For the data below, give the number of lines in which "States" occurs. Include nothing besides that number.

EXCERPTED RECORDS =
+===+
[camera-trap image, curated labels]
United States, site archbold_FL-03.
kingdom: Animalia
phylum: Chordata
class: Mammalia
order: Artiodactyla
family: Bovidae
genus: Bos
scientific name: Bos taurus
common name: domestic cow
+===+
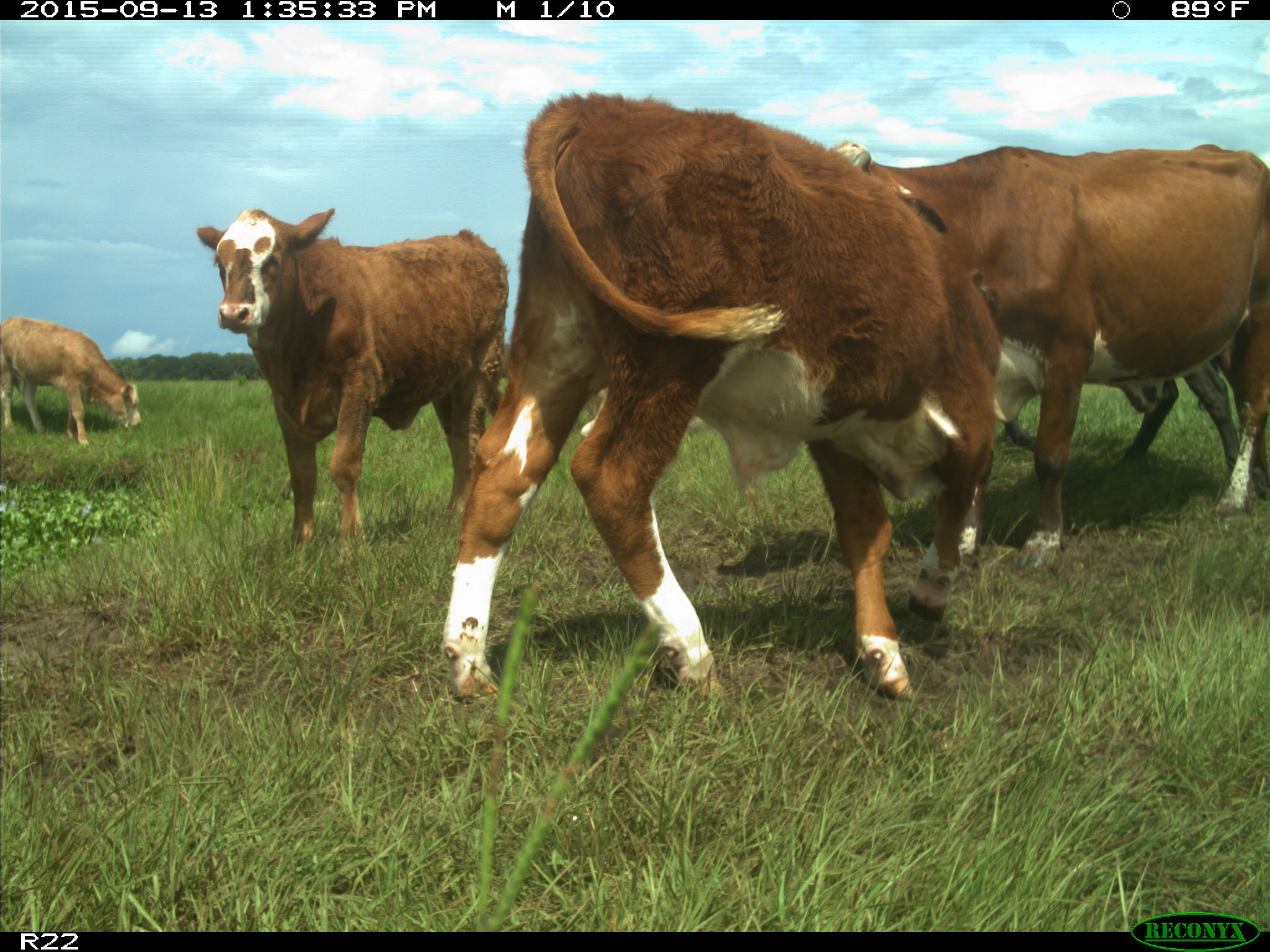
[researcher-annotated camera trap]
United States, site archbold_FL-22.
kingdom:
+===+
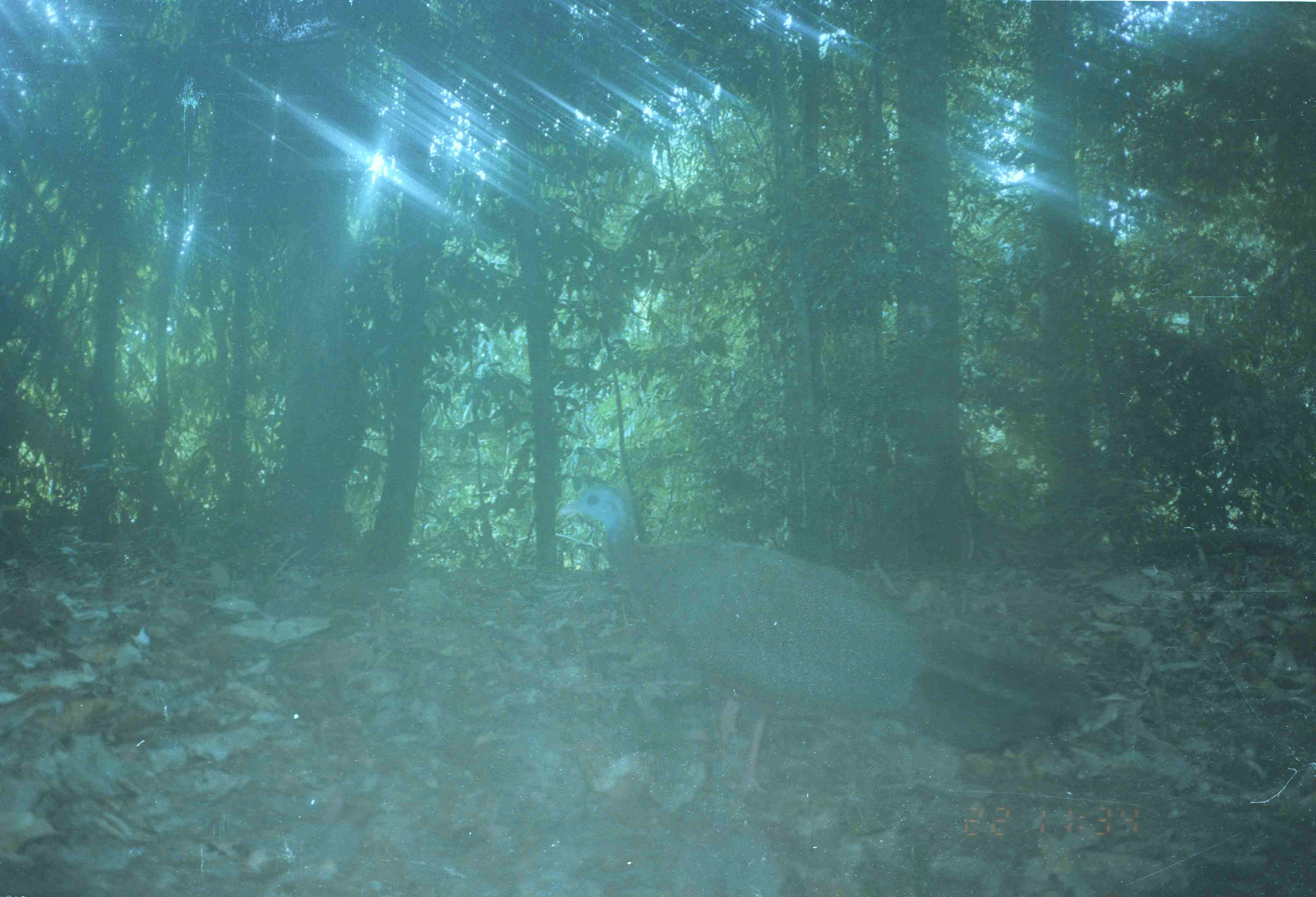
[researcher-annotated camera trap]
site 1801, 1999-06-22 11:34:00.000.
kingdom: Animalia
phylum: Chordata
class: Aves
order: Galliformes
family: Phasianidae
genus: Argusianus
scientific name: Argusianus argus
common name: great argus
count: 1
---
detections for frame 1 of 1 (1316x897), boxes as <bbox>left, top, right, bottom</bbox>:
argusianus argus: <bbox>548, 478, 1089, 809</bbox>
+===+
ANSWER FOR THE TASK =
2